>> Mise à jour : la cour d'assises de Bursa a fixé au 19 novembre la prochaine audience du procès de Sevil Sevimli, sans toutefois l'autoriser à rentrer en France d'ici là. Au terme d'une première journée d'audience consacrée à la lecture de l'acte d'accusation et aux premières plaidoiries des avocats, les juges ont levé le contrôle judiciaire imposé à la jeune femme depuis sa remise en liberté le 6 août, lui permettant de fait de circuler librement en Turquie.
Elle a tout juste 20 ans et encourt 32 ans de prison. En partant, en janvier dernier, en échange Erasmus en Turquie, à l'université Anatolie d'Eskisehir à 300 kilomètres au sud-est d'Istanbul, Sevil Sevimli, étudiante en licence information-communication à l’université Lyon 2, n'imaginait pas être accusée quelques semaines plus tard de "liens avec une organisation terroriste".
Elle rêve de devenir journaliste
La jeune étudiante lyonnaise, qui rêve de devenir journaliste, est née en France de parents kurdes originaires de Turquie et installés à Belleville-sur-Saône près de Lyon.
Arrêtée en mai, à Eskisehir, dans le nord-ouest de la Turquie, elle sera jugée à partir de mercredi à Bursa pour ses liens supposés avec le Front révolutionnaire de libération du peuple (DHKP-C), une organisation d'extrême gauche proche de la cause kurde interdite en Turquie pour ses activités terroristes. "Avant d'entrer en prison, cette fille n'avait même pas entendu parler de l'organisation à laquelle on tente de la lier", s'indigne son avocat en exhortant la justice turque à ne pas "gâcher" la vie de sa cliente, venue dans le pays de ses parents dans le seul but de connaître sa culture d'origine".
Sur quelles bases la justice turque poursuit-elle la jeune femme ? Il est reproché à Sevil Sevimli d'avoir participé au défilé du 1er mai sur la place Taksim à Istanbul, pourtant tout à fait légal, d'avoir manifesté en faveur de la gratuité de l'éducation en Turquie et d'avoir assisté, avec des milliers d'autres, au concert du groupe de musique folklorique engagé à gauche et traqué par la justice.
"De gauche mais pas militante"
"C'est vraiment n'importe quoi", s'insurge la jeune Franco-Turque qui a été emprisonnée quelques mois avant d'être libérée en attendant le procès.
"C'est quelqu'un qui a des idées de gauche mais ce n'est pas une militante. Elle veut être journaliste et s'intéresse à tout", renchérit son amie Sinem Elmas, organisatrice d'une manifestation de soutien à Lyon en juin dernier.

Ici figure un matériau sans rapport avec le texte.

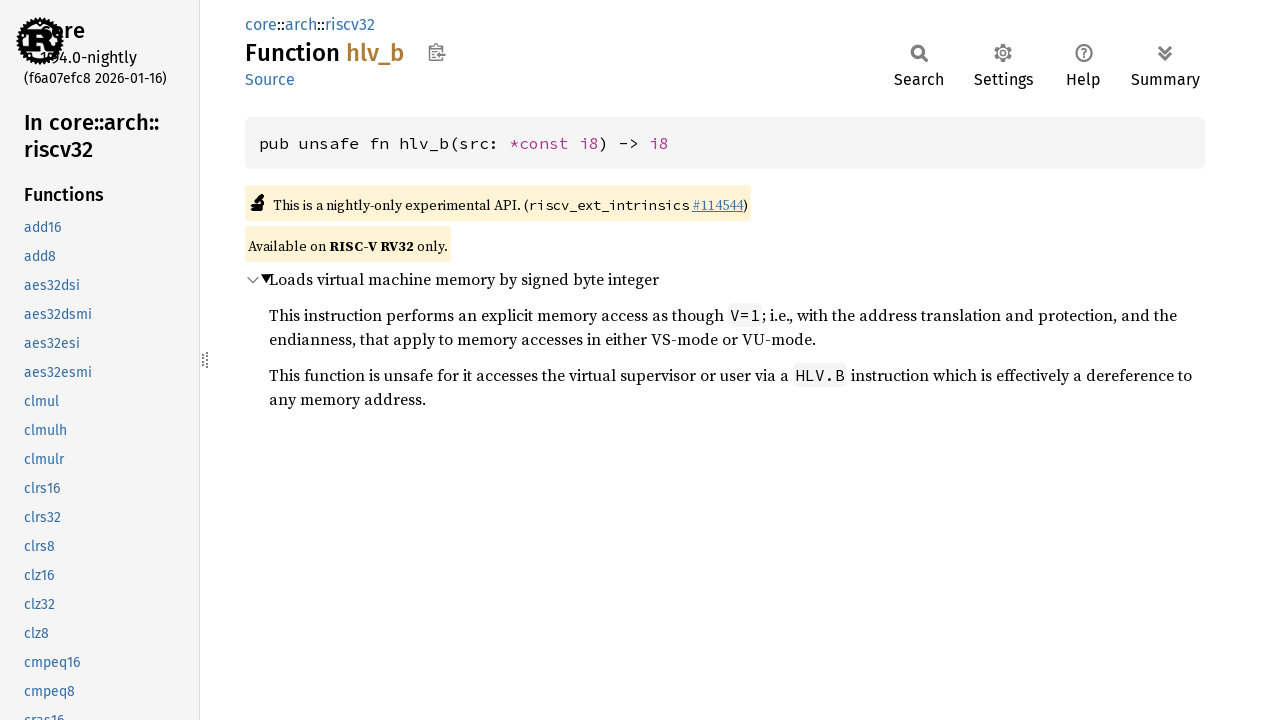

--- FILE ---
content_type: text/html
request_url: https://doc.rust-lang.org/nightly/core/arch/riscv32/fn.hlv_b.html
body_size: 1773
content:
<!DOCTYPE html><html lang="en"><head><meta charset="utf-8"><meta name="viewport" content="width=device-width, initial-scale=1.0"><meta name="generator" content="rustdoc"><meta name="description" content="Loads virtual machine memory by signed byte integer"><title>hlv_b in core::arch::riscv32 - Rust</title><script>if(window.location.protocol!=="file:")document.head.insertAdjacentHTML("beforeend","SourceSerif4-Regular-6b053e98.ttf.woff2,FiraSans-Italic-81dc35de.woff2,FiraSans-Regular-0fe48ade.woff2,FiraSans-MediumItalic-ccf7e434.woff2,FiraSans-Medium-e1aa3f0a.woff2,SourceCodePro-Regular-8badfe75.ttf.woff2,SourceCodePro-Semibold-aa29a496.ttf.woff2".split(",").map(f=>`<link rel="preload" as="font" type="font/woff2"href="../../../static.files/${f}">`).join(""))</script><link rel="stylesheet" href="../../../static.files/normalize-9960930a.css"><link rel="stylesheet" href="../../../static.files/rustdoc-77263533.css"><meta name="rustdoc-vars" data-root-path="../../../" data-static-root-path="../../../static.files/" data-current-crate="core" data-themes="" data-resource-suffix="1.94.0" data-rustdoc-version="1.94.0-nightly (f6a07efc8 2026-01-16)" data-channel="nightly" data-search-js="search-9e2438ea.js" data-stringdex-js="stringdex-b897f86f.js" data-settings-js="settings-c38705f0.js" ><script src="../../../static.files/storage-e2aeef58.js"></script><script defer src="sidebar-items1.94.0.js"></script><script defer src="../../../static.files/main-7bab91a1.js"></script><noscript><link rel="stylesheet" href="../../../static.files/noscript-ffcac47a.css"></noscript><link rel="alternate icon" type="image/png" href="../../../static.files/favicon-32x32-eab170b8.png"><link rel="icon" type="image/svg+xml" href="../../../static.files/favicon-044be391.svg"></head><body class="rustdoc fn"><!--[if lte IE 11]><div class="warning">This old browser is unsupported and will most likely display funky things.</div><![endif]--><rustdoc-topbar><h2><a href="#">hlv_b</a></h2></rustdoc-topbar><nav class="sidebar"><div class="sidebar-crate"><a class="logo-container" href="../../../core/index.html"><img class="rust-logo" src="../../../static.files/rust-logo-9a9549ea.svg" alt="logo"></a><h2><a href="../../../core/index.html">core</a><span class="version">1.94.0-nightly</span></h2></div><div class="version">(f6a07efc8	2026-01-16)</div><div class="sidebar-elems"><div id="rustdoc-modnav"><h2><a href="index.html">In core::<wbr>arch::<wbr>riscv32</a></h2></div></div></nav><div class="sidebar-resizer" title="Drag to resize sidebar"></div><main><div class="width-limiter"><section id="main-content" class="content"><div class="main-heading"><div class="rustdoc-breadcrumbs"><a href="../../index.html">core</a>::<wbr><a href="../index.html">arch</a>::<wbr><a href="index.html">riscv32</a></div><h1>Function <span class="fn">hlv_b</span>&nbsp;<button id="copy-path" title="Copy item path to clipboard">Copy item path</button></h1><rustdoc-toolbar></rustdoc-toolbar><span class="sub-heading"><a class="src" href="../../../src/core/stdarch/crates/core_arch/src/riscv_shared/mod.rs.html#242-251">Source</a> </span></div><pre class="rust item-decl"><code>pub unsafe fn hlv_b(src: <a class="primitive" href="../../primitive.pointer.html">*const </a><a class="primitive" href="../../primitive.i8.html">i8</a>) -&gt; <a class="primitive" href="../../primitive.i8.html">i8</a></code></pre><span class="item-info"><div class="stab unstable"><span class="emoji">🔬</span><span>This is a nightly-only experimental API. (<code>riscv_ext_intrinsics</code>&nbsp;<a href="https://github.com/rust-lang/rust/issues/114544">#114544</a>)</span></div><div class="stab portability">Available on <strong>RISC-V RV32</strong> only.</div></span><details class="toggle top-doc" open><summary class="hideme"><span>Expand description</span></summary><div class="docblock"><p>Loads virtual machine memory by signed byte integer</p>
<p>This instruction performs an explicit memory access as though <code>V=1</code>;
i.e., with the address translation and protection, and the endianness, that apply to memory
accesses in either VS-mode or VU-mode.</p>
<p>This function is unsafe for it accesses the virtual supervisor or user via a <code>HLV.B</code>
instruction which is effectively a dereference to any memory address.</p>
</div></details></section></div></main></body></html>

--- FILE ---
content_type: text/javascript
request_url: https://doc.rust-lang.org/nightly/core/arch/riscv32/sidebar-items1.94.0.js
body_size: 487
content:
window.SIDEBAR_ITEMS = {"fn":["add16","add8","aes32dsi","aes32dsmi","aes32esi","aes32esmi","clmul","clmulh","clmulr","clrs16","clrs32","clrs8","clz16","clz32","clz8","cmpeq16","cmpeq8","cras16","crsa16","fence_i","frrm","hfence_gvma","hfence_gvma_all","hfence_gvma_gaddr","hfence_gvma_vmid","hfence_vvma","hfence_vvma_all","hfence_vvma_asid","hfence_vvma_vaddr","hinval_gvma","hinval_gvma_all","hinval_gvma_gaddr","hinval_gvma_vmid","hinval_vvma","hinval_vvma_all","hinval_vvma_asid","hinval_vvma_vaddr","hlv_b","hlv_bu","hlv_h","hlv_hu","hlv_w","hlvx_hu","hlvx_wu","hsv_b","hsv_h","hsv_w","kabs16","kabs8","kadd16","kadd8","kaddh","kcras16","kcrsa16","ksll16","ksll8","kslra16","kslra16u","kslra8","kslra8u","kstas16","kstsa16","ksub16","ksub8","ksubh","nop","orc_b","pause","pbsad","pbsada","pkbt16","pktb16","radd16","radd8","rcras16","rcrsa16","rstas16","rstsa16","rsub16","rsub8","scmple16","scmple8","scmplt16","scmplt8","sfence_inval_ir","sfence_vma","sfence_vma_all","sfence_vma_asid","sfence_vma_vaddr","sfence_w_inval","sha256sig0","sha256sig1","sha256sum0","sha256sum1","sha512sig0h","sha512sig0l","sha512sig1h","sha512sig1l","sha512sum0r","sha512sum1r","sinval_vma","sinval_vma_all","sinval_vma_asid","sinval_vma_vaddr","sll16","sll8","sm3p0","sm3p1","sm4ed","sm4ks","smaqa","smaqasu","smax16","smax8","smin16","smin8","sra16","sra16u","sra8","sra8u","srl16","srl16u","srl8","srl8u","stas16","stsa16","sub16","sub8","sunpkd810","sunpkd820","sunpkd830","sunpkd831","sunpkd832","swap16","swap8","ucmple16","ucmple8","ucmplt16","ucmplt8","ukadd16","ukadd8","ukaddh","ukcras16","ukcrsa16","ukstas16","ukstsa16","uksub16","uksub8","uksubh","umaqa","umax16","umax8","umin16","umin8","unzip","uradd16","uradd8","urcras16","urcrsa16","urstas16","urstsa16","ursub16","ursub8","wfi","xperm4","xperm8","zip","zunpkd810","zunpkd820","zunpkd830","zunpkd831","zunpkd832"]};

Problème pour le Quai d'Orsay : la double nationalité n'est pas reconnue en Turquie. Pour les autorités locales, Sevil Sevimli n'est donc qu'une simple citoyenne turque. Or, au moins 700 étudiants turcs seraient, comme elle, aujourd'hui emprisonnés en Turquie pour leurs seuls liens avec l'extrême gauche.
Une étudiante "exemplaire"
La jeune femme peut compter sur une forte mobilisation : un comité de soutien avait lancé une pétition pour demander sa libération. Elle a recueilli près de 130.000 signatures. "Quel crime a commis Sevil Sevimli, M. Erdogan ?" interpellait aussi fin juin un éditorial du Monde adressé au Premier ministre turc Recep Tayyip Erdogan.
Et puis il y a ses proches : sa mère, son petit frère et sa soeur se sont immédiatement rendus en Turquie lorsqu'elle a été arrêtée.
A la veille de son procès, Sevil Sevimli espère d'abord obtenir des juges la levée de son interdiction de sortie du territoire turc. "Je suis inscrite dans un programme de maîtrise et je veux rentrer en France", insiste-t-elle.
Dans un communiqué paru lundi soir, le président de Lyon 2 a justement tenu à "témoigner de l'exemplarité du parcours d'études poursuivi par Sevil Sevimli".